[DATA BLOCK]
◇ ◇ ◇

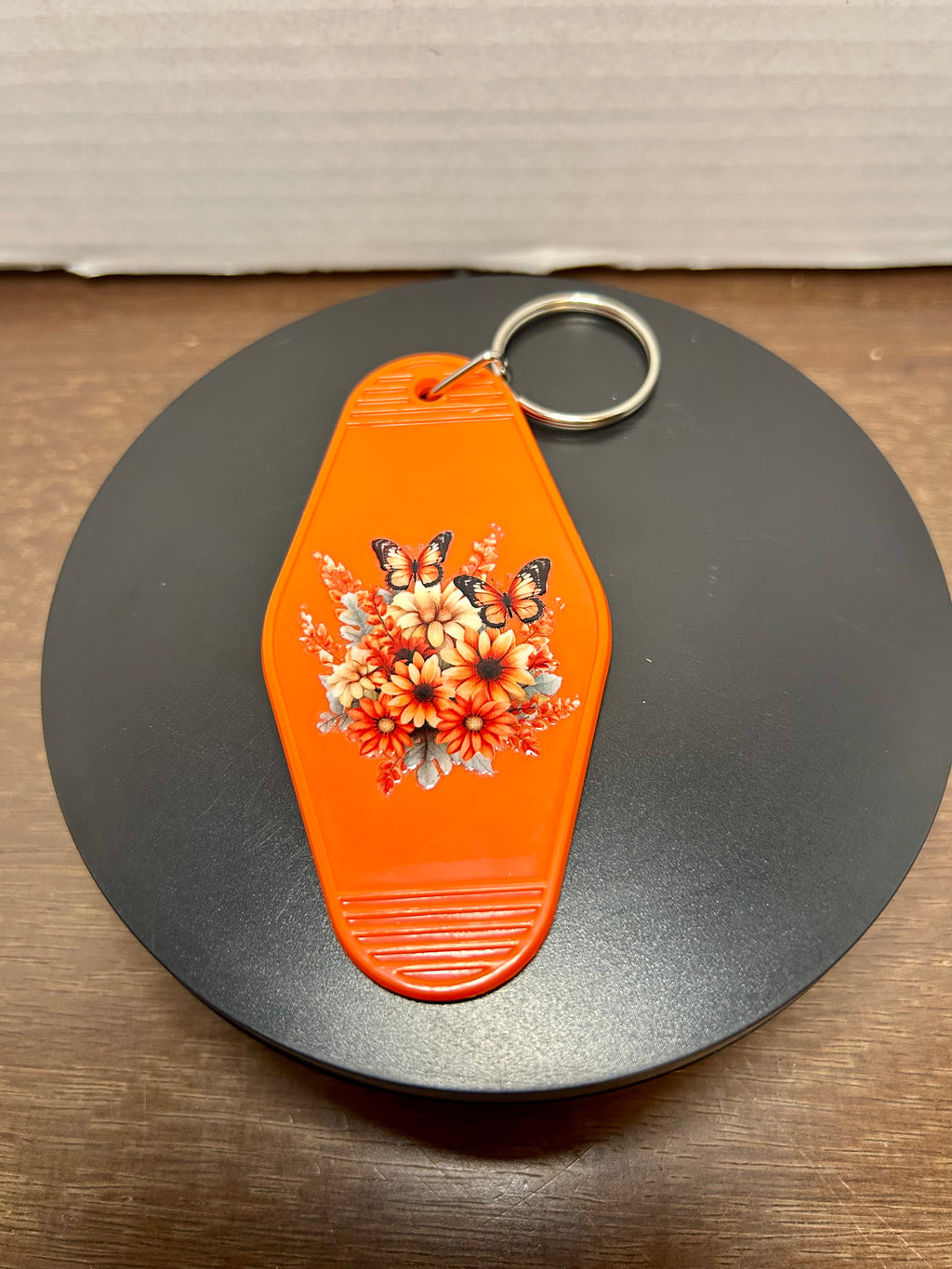 Porte-clés de motel de style rétro avec motif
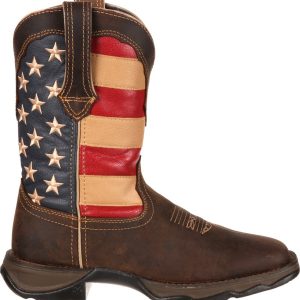Durango Women's Lady Rebel Patriotic Pull-On Western Work Boots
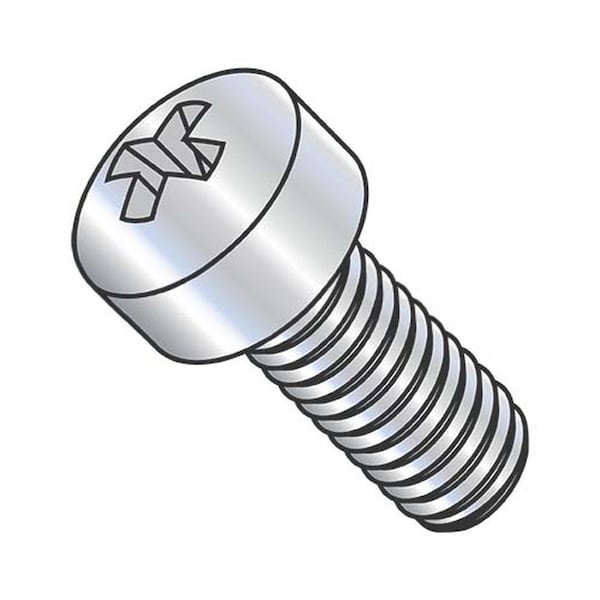 Usa Industrials 5/16"-18 x 1 in Phillips Fillister Machine Screw, Zinc Plated Steel BULK-SCRW-8549 - main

◇ ◇ ◇

[WHAT IS EXPECTED]
Reproduce the material above exactly but drop all images.

[FINISHED EXERCISE]
 Porte-clés de motel de style rétro avec motif
Durango Women's Lady Rebel Patriotic Pull-On Western Work Boots
 Usa Industrials 5/16"-18 x 1 in Phillips Fillister Machine Screw, Zinc Plated Steel BULK-SCRW-8549 - main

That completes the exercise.